CHOCOLATE BREAKFAST CAKE

Posted By

Kelly Rose

Ingredients

  • 1 3/4 cup gluten free flour ⁠
  • 1/2 cup Rich Chocolate Clean Lean Protein ⁠by Nuzest
  • 1/2 cup cocoa powder⁠
  • 1 tsp baking soda⁠
  • 1 tsp salt⁠
  • 1 cup dark chocolate chips ⁠
  • 1 1/2 cup sugar⁠
  • 3/4 cup mashed banana⁠
  • 1/2 cup oil⁠
  • 1 1/2 tbsp pure vanilla extract⁠
  • 1 cup water⁠
  • 1/2 cup coffee (brewed)

For the Frosting:⁠

  • 1/2 cup cocoa powder⁠
  • 1/3 cup melted chocolate
  • 8 oz vegan cream cheese⁠
  • 1/4 cup vegan butter
  • 1 1/2 to 3 cups powdered sugar⁠
  • 1 1/2 tsp pure vanilla extract

Who says you can’t eat chocolate cake for breakfast? Especially when it's filled with a clean protein source like Clean Lean Protein! With the combined power of protein and natural sugars from the banana, you'll find no sugar crash with this Chocolate Breakfast Cake!


Method

  1. Preheat the oven to 350°F. Grease two 8” pans. Set aside. ⁠
  2. Stir together the flour, cocoa powder, baking soda, salt, optional chips, and sugar in a bowl. ⁠
  3. In a new bowl, whisk the remaining ingredients. Pour wet into dry and stir until just combined (don’t over-mix).

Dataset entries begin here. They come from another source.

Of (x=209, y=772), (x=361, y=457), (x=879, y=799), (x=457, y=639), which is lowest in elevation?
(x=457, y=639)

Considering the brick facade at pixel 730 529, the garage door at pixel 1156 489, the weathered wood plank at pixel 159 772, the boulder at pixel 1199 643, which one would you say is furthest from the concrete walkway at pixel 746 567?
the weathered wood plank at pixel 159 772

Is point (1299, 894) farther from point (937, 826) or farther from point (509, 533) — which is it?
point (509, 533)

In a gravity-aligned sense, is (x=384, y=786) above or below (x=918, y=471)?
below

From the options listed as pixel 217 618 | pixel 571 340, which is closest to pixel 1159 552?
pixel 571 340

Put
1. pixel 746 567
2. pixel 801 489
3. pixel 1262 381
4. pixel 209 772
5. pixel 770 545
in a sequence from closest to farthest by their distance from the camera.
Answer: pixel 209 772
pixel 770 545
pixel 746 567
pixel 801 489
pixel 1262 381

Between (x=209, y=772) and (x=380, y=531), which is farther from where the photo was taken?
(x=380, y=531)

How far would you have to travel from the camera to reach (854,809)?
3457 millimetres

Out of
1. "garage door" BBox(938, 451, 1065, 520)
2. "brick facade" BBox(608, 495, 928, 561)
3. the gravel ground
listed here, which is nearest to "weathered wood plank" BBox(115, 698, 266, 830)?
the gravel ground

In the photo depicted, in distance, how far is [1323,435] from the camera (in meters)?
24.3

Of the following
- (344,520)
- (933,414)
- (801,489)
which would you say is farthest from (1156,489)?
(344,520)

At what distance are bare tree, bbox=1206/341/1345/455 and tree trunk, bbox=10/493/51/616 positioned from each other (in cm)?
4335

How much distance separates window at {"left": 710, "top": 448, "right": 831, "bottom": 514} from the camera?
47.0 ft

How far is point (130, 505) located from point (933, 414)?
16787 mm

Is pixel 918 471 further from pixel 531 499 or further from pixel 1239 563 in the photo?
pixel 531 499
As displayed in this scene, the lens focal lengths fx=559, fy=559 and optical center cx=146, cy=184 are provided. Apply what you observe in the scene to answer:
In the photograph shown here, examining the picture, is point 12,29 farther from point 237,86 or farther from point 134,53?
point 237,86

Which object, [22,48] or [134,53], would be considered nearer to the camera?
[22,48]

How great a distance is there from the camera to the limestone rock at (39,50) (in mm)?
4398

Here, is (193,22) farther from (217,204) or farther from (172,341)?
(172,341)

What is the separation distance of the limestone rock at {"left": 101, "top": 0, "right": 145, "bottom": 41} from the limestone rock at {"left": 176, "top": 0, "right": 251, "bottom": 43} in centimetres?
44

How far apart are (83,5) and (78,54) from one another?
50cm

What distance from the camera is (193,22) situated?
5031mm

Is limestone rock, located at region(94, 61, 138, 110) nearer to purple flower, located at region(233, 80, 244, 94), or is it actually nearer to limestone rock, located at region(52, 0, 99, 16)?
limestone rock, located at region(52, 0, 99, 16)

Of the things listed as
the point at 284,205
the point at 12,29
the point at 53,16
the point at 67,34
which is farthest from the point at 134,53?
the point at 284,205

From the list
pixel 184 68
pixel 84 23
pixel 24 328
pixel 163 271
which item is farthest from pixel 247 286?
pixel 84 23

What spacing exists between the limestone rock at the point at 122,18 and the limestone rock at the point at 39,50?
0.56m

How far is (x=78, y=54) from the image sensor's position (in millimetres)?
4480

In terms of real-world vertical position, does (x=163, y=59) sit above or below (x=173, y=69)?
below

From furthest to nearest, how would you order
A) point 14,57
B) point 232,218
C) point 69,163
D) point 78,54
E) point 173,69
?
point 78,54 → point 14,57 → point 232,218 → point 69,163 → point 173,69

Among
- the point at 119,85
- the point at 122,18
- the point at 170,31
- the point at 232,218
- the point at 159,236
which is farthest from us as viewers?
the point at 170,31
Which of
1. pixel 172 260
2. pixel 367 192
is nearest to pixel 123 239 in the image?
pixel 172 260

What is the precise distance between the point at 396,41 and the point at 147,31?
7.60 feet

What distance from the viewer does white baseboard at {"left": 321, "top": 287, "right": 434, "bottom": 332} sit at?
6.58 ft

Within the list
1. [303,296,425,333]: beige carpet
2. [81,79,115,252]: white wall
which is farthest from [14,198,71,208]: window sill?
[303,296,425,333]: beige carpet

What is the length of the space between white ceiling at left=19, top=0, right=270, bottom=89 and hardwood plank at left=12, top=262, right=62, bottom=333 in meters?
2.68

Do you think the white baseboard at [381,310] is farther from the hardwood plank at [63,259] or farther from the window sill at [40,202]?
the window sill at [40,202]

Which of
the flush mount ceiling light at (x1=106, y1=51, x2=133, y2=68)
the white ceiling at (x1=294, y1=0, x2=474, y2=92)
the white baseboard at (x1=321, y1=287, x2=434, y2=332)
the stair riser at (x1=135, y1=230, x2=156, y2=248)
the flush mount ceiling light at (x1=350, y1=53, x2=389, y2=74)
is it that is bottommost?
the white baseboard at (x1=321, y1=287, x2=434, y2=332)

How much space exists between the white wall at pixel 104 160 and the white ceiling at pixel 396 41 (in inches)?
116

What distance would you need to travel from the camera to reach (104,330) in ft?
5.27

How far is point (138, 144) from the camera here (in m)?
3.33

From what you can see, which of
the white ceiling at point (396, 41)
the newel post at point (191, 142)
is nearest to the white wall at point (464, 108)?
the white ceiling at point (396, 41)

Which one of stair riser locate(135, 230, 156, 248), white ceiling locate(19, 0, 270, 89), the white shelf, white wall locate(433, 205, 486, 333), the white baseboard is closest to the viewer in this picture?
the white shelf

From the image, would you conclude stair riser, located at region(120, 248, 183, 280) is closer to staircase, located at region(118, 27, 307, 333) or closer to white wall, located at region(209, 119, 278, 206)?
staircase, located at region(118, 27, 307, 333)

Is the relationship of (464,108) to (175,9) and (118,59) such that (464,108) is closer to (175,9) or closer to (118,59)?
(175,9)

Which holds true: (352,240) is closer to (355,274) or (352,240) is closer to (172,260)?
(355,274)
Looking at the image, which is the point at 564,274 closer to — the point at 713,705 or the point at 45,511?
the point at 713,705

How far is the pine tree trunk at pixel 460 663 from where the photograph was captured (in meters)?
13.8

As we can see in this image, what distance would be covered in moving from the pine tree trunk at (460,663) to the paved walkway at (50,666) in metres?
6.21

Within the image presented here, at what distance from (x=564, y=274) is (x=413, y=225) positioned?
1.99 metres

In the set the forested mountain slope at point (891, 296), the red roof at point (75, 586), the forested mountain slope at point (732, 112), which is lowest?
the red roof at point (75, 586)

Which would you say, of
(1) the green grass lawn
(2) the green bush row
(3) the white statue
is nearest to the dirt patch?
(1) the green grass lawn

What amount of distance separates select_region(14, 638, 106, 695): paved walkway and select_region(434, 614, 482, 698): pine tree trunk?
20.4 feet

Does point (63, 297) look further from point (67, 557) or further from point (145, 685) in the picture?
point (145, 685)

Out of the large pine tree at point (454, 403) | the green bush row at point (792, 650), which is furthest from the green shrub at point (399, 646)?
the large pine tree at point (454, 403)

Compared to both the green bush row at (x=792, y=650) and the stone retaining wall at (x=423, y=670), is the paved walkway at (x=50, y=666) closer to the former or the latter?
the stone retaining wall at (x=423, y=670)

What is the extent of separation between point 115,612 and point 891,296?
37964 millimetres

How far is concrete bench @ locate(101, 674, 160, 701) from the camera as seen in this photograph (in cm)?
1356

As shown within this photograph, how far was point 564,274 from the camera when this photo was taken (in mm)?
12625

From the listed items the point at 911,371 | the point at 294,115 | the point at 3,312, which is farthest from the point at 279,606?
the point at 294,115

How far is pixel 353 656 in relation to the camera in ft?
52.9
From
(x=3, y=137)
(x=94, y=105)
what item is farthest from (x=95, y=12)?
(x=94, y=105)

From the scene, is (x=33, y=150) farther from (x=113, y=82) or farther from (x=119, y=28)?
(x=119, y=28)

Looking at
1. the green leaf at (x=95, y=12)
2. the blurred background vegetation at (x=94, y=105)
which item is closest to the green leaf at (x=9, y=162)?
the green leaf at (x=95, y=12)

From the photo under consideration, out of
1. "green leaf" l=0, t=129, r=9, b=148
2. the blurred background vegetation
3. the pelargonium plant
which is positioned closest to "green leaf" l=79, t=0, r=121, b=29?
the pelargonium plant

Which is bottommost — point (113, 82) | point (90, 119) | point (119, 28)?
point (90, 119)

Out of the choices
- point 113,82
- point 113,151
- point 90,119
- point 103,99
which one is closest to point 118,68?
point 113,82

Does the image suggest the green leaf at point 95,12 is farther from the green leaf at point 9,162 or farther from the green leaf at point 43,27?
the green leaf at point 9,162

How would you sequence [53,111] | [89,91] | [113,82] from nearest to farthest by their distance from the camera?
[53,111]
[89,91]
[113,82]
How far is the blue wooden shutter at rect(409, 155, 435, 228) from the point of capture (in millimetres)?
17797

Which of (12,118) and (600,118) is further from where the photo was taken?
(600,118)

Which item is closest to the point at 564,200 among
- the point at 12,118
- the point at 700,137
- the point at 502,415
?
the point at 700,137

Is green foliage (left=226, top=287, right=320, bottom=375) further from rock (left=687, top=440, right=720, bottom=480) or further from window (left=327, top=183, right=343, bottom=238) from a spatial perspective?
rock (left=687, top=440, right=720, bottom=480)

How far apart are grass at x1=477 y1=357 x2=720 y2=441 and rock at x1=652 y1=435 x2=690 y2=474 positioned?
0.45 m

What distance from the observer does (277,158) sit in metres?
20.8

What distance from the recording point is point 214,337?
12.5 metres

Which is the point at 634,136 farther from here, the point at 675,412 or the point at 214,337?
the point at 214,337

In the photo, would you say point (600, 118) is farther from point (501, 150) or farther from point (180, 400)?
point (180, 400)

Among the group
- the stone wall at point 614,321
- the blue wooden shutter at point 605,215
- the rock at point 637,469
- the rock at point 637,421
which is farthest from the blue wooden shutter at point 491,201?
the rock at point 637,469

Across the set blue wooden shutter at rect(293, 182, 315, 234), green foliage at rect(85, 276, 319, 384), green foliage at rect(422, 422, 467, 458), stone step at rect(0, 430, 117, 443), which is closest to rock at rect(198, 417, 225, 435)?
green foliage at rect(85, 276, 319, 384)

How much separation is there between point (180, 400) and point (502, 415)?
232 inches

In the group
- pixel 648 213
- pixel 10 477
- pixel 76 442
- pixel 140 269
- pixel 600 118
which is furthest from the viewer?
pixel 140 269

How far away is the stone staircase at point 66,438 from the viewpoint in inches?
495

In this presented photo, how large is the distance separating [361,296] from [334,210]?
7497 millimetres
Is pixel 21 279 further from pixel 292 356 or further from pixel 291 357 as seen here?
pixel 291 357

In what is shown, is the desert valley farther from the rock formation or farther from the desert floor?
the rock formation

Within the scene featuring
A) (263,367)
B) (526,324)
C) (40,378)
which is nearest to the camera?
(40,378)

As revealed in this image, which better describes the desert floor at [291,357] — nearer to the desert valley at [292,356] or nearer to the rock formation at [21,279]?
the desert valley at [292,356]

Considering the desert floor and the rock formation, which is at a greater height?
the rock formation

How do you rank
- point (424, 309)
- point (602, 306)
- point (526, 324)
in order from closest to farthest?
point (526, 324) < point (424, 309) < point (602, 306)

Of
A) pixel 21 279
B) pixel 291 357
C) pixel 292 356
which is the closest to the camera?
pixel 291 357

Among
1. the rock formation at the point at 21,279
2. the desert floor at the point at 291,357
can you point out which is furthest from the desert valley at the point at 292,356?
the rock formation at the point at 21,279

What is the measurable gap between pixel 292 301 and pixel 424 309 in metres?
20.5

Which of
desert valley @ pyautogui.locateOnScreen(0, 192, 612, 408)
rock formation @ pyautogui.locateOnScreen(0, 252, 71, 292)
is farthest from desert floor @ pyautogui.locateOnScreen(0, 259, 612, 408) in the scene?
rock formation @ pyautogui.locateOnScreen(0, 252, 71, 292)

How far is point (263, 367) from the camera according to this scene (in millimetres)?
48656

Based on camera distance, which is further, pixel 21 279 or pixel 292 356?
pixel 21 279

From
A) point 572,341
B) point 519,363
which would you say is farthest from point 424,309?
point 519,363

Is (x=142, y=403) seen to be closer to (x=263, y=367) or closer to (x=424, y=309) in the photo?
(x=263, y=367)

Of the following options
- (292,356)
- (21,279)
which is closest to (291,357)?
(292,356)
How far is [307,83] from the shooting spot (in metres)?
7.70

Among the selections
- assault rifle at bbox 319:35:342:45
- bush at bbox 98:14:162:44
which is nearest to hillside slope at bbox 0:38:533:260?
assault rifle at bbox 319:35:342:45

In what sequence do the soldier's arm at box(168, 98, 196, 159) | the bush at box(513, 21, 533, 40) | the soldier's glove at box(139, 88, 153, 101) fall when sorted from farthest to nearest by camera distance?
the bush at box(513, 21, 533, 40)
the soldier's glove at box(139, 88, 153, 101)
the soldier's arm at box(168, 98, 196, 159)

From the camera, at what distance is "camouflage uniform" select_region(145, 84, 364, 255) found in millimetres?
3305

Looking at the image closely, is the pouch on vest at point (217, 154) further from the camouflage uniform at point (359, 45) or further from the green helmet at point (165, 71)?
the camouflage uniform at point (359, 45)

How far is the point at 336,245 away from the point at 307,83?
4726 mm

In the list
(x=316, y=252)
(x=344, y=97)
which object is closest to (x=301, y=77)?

Pour into the pans.
  4. Bake on the center rack for 25 minutes or until batter has risen and a toothpick inserted into the center of the cakes comes out mostly clean.⁠
  5. For the frosting, beat all ingredients with hand (or stand) mixer and sweeten with the powdered sugar to taste. ⁠
  6. Top each cake with 1/2 the frosting once the cake has cooled.